* _Work item_
Nothing but the records, transcribed exactly, should appear in the answer; leave the pictures out.

* _Records for processing_
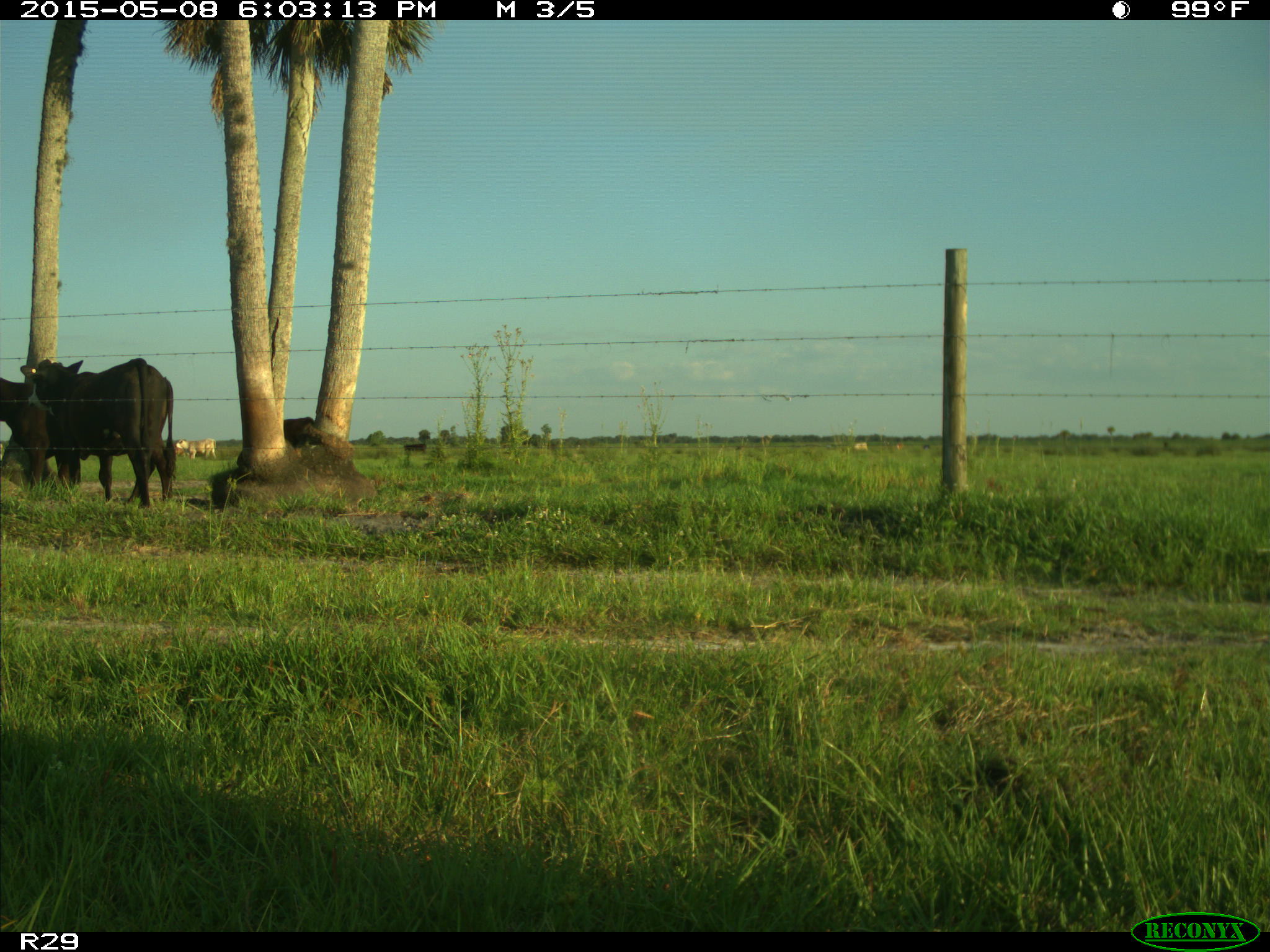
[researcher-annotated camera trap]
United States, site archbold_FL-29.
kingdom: Animalia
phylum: Chordata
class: Mammalia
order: Artiodactyla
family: Bovidae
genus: Bos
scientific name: Bos taurus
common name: domestic cow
Bos taurus (domestic cow).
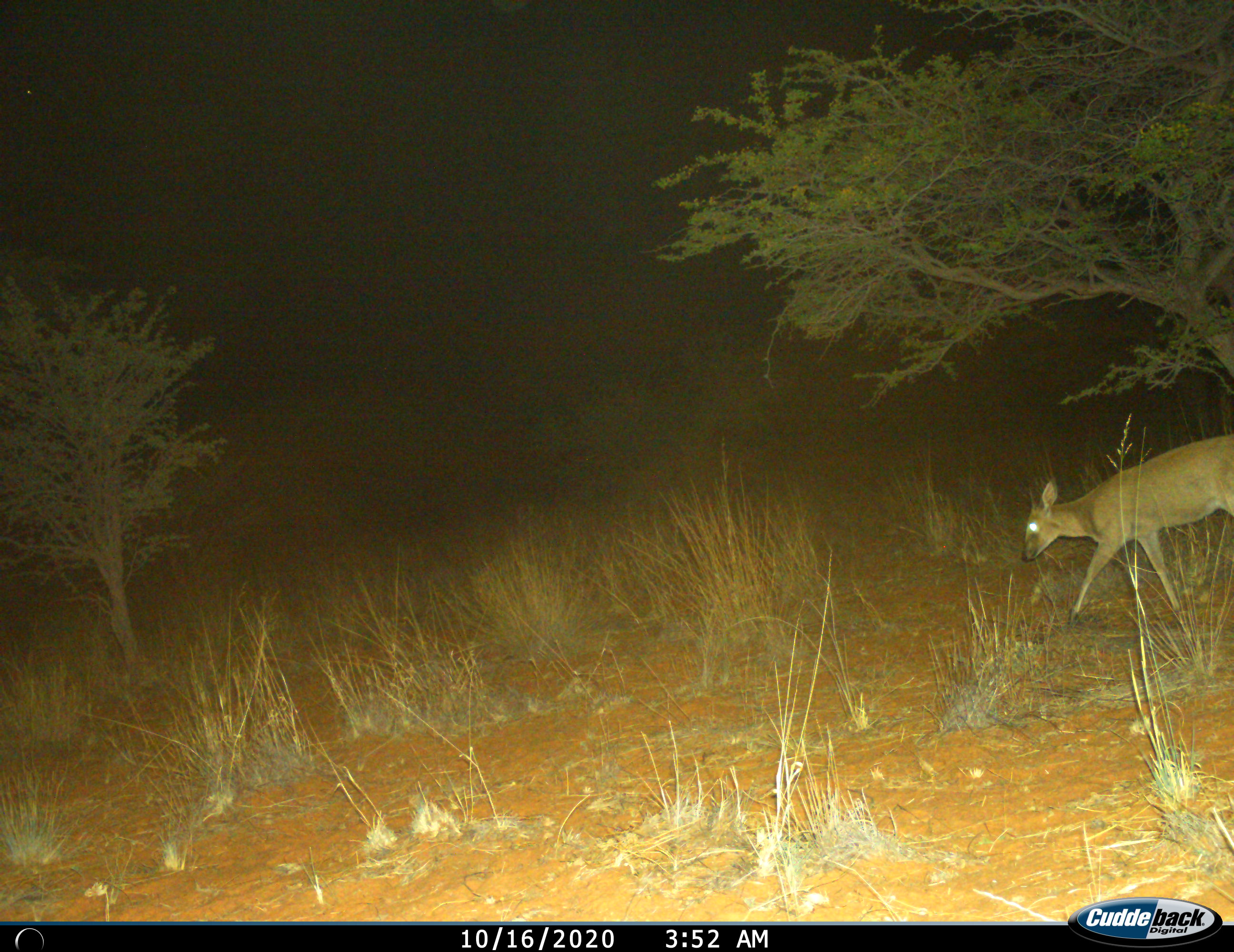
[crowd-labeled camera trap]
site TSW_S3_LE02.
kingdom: Animalia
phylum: Chordata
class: Mammalia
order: Artiodactyla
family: Bovidae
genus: Sylvicapra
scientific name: Sylvicapra grimmia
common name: common duiker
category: duikercommongrey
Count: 1.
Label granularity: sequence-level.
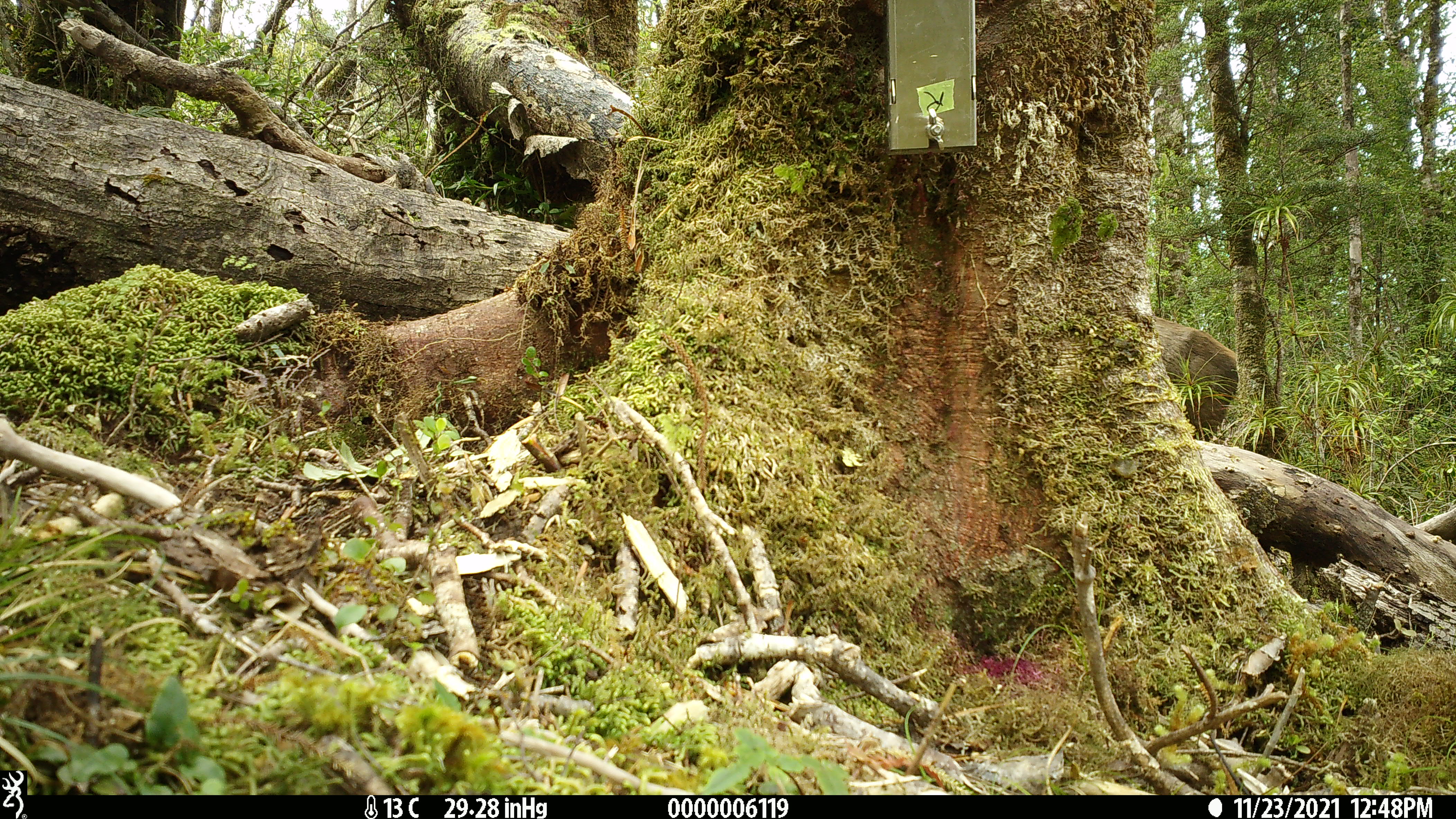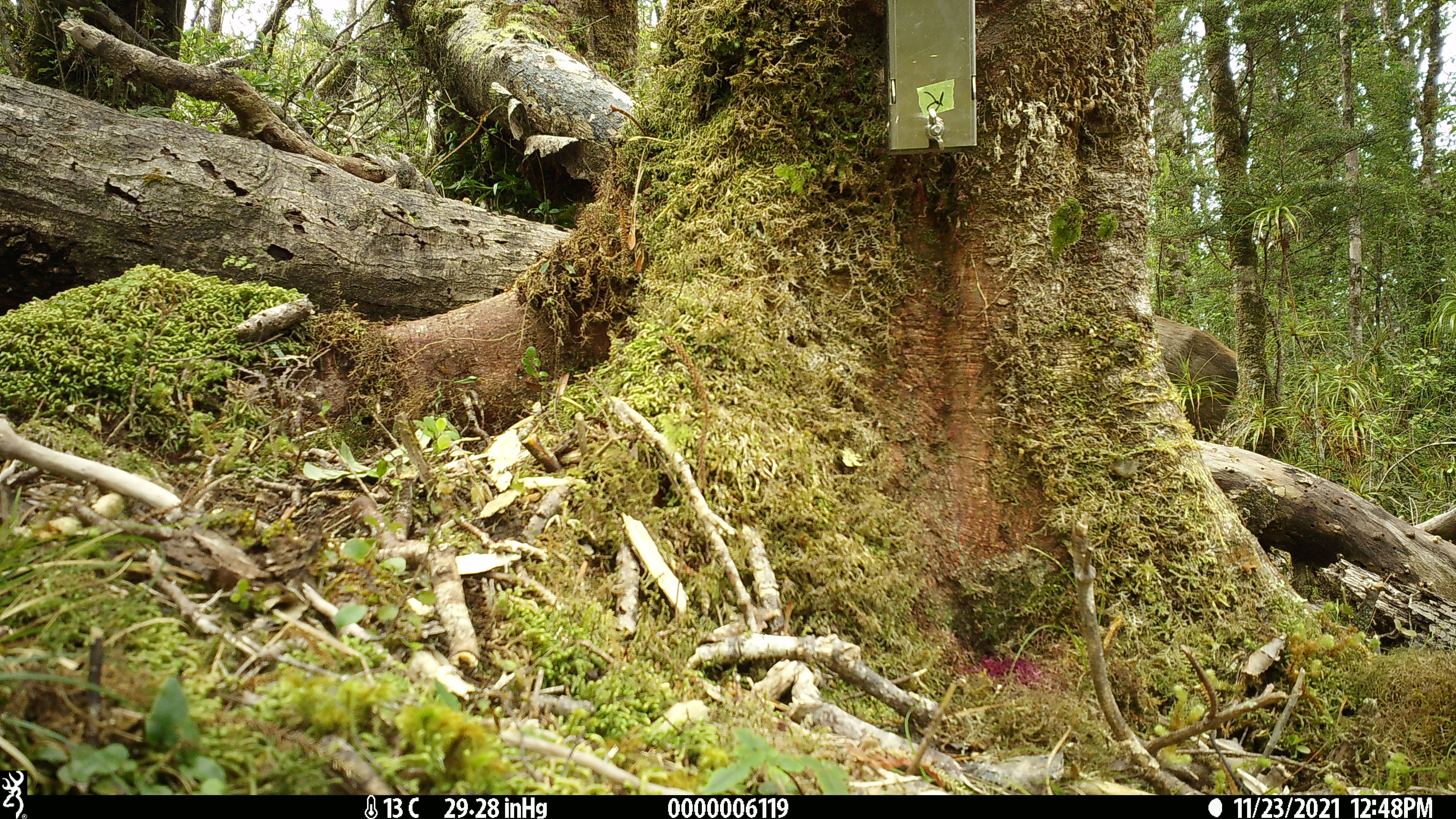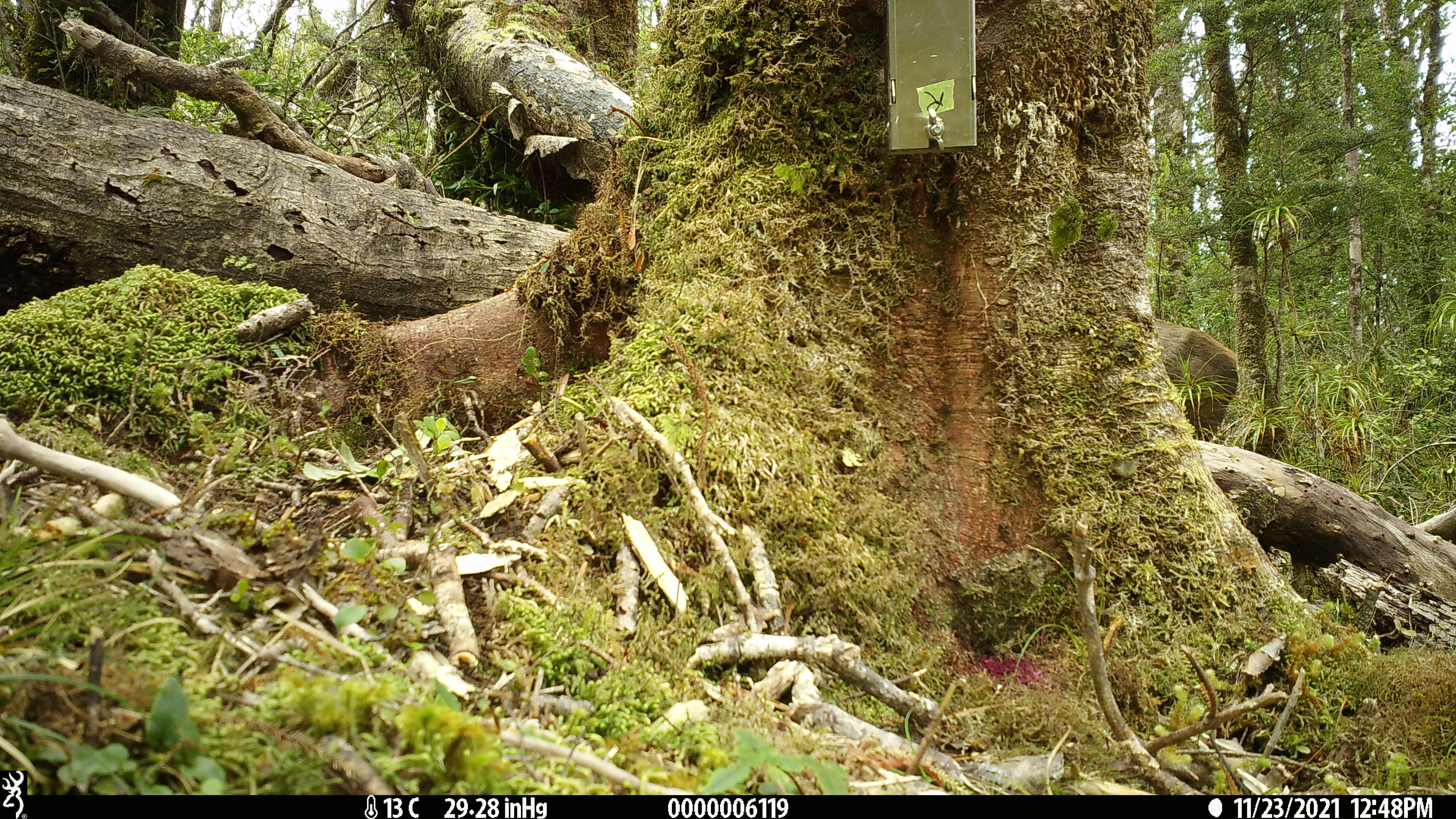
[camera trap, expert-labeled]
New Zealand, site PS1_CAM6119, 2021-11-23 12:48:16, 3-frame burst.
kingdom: Animalia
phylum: Chordata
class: Mammalia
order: Artiodactyla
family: Cervidae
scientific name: Cervidae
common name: deer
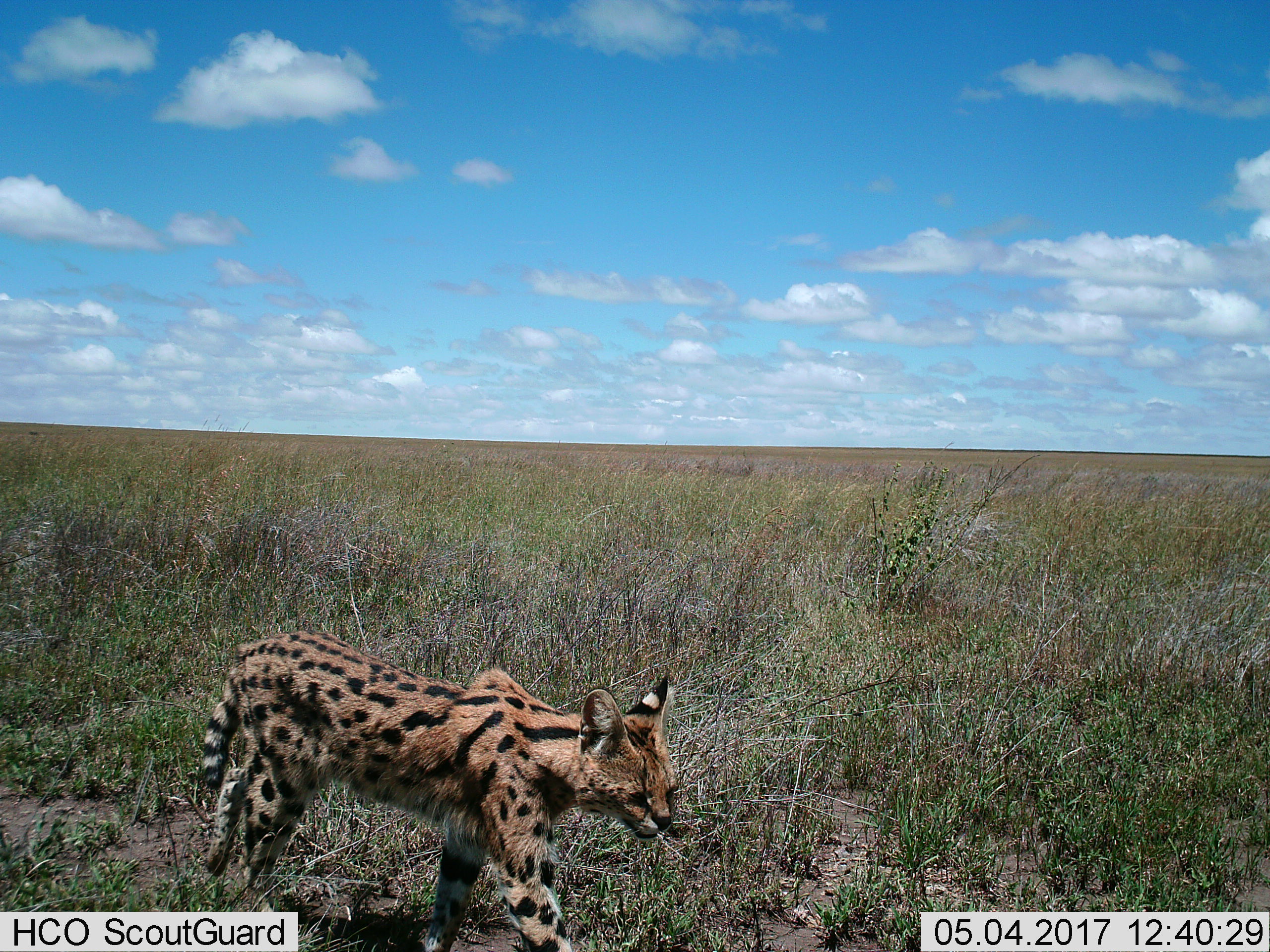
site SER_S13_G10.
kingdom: Animalia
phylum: Chordata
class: Mammalia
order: Carnivora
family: Felidae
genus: Leptailurus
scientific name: Leptailurus serval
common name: serval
Serval (Leptailurus serval), count 1. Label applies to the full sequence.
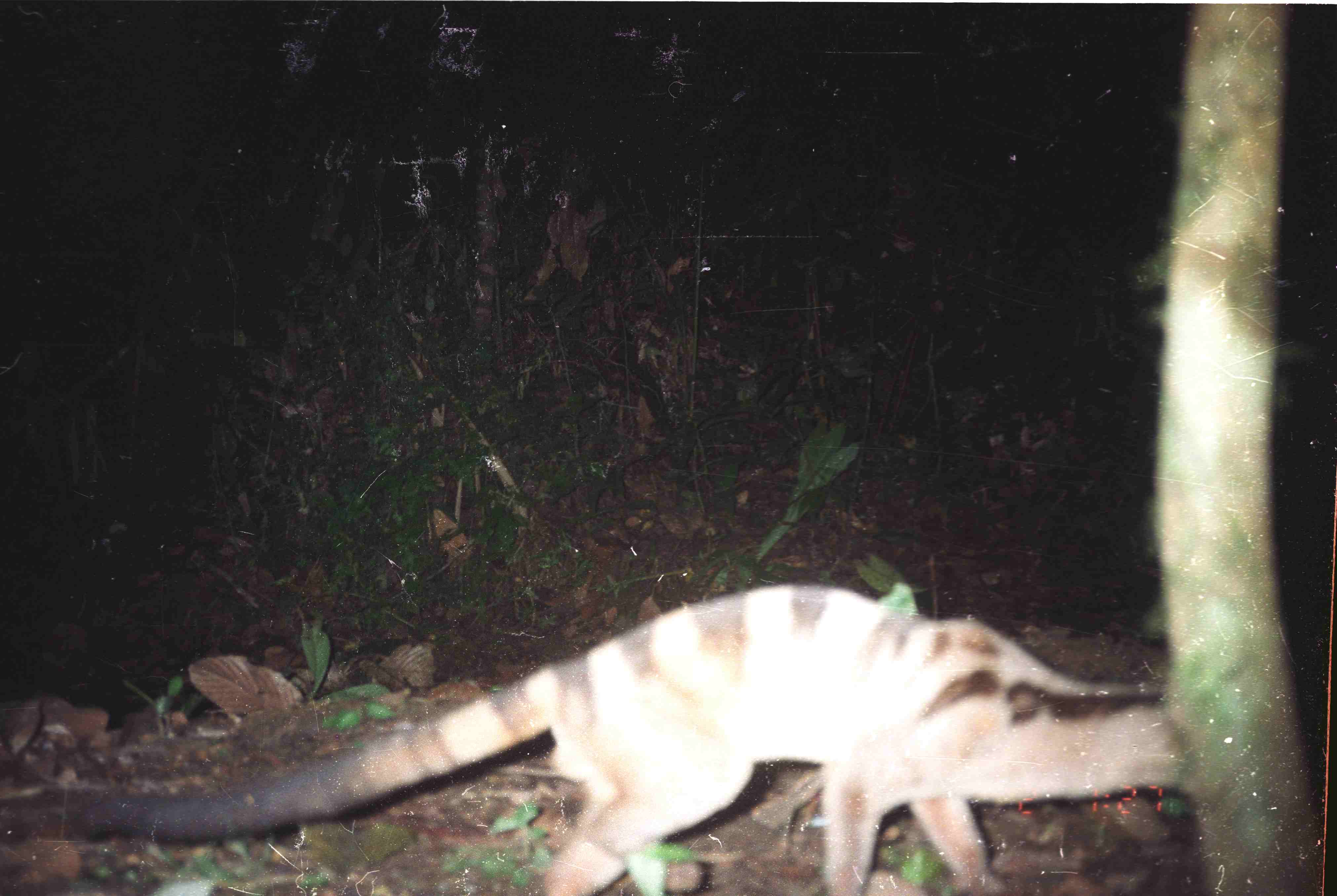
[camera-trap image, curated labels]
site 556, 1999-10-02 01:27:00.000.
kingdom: Animalia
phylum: Chordata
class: Mammalia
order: Carnivora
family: Viverridae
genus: Hemigalus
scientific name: Hemigalus derbyanus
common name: banded civet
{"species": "Hemigalus derbyanus (banded civet)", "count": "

* _Solved exercise_
[researcher-annotated camera trap]
United States, site archbold_FL-29.
kingdom: Animalia
phylum: Chordata
class: Mammalia
order: Artiodactyla
family: Bovidae
genus: Bos
scientific name: Bos taurus
common name: domestic cow
Bos taurus (domestic cow).
[crowd-labeled camera trap]
site TSW_S3_LE02.
kingdom: Animalia
phylum: Chordata
class: Mammalia
order: Artiodactyla
family: Bovidae
genus: Sylvicapra
scientific name: Sylvicapra grimmia
common name: common duiker
category: duikercommongrey
Count: 1.
Label granularity: sequence-level.
[camera trap, expert-labeled]
New Zealand, site PS1_CAM6119, 2021-11-23 12:48:16, 3-frame burst.
kingdom: Animalia
phylum: Chordata
class: Mammalia
order: Artiodactyla
family: Cervidae
scientific name: Cervidae
common name: deer
site SER_S13_G10.
kingdom: Animalia
phylum: Chordata
class: Mammalia
order: Carnivora
family: Felidae
genus: Leptailurus
scientific name: Leptailurus serval
common name: serval
Serval (Leptailurus serval), count 1. Label applies to the full sequence.
[camera-trap image, curated labels]
site 556, 1999-10-02 01:27:00.000.
kingdom: Animalia
phylum: Chordata
class: Mammalia
order: Carnivora
family: Viverridae
genus: Hemigalus
scientific name: Hemigalus derbyanus
common name: banded civet
{"species": "Hemigalus derbyanus (banded civet)", "count": "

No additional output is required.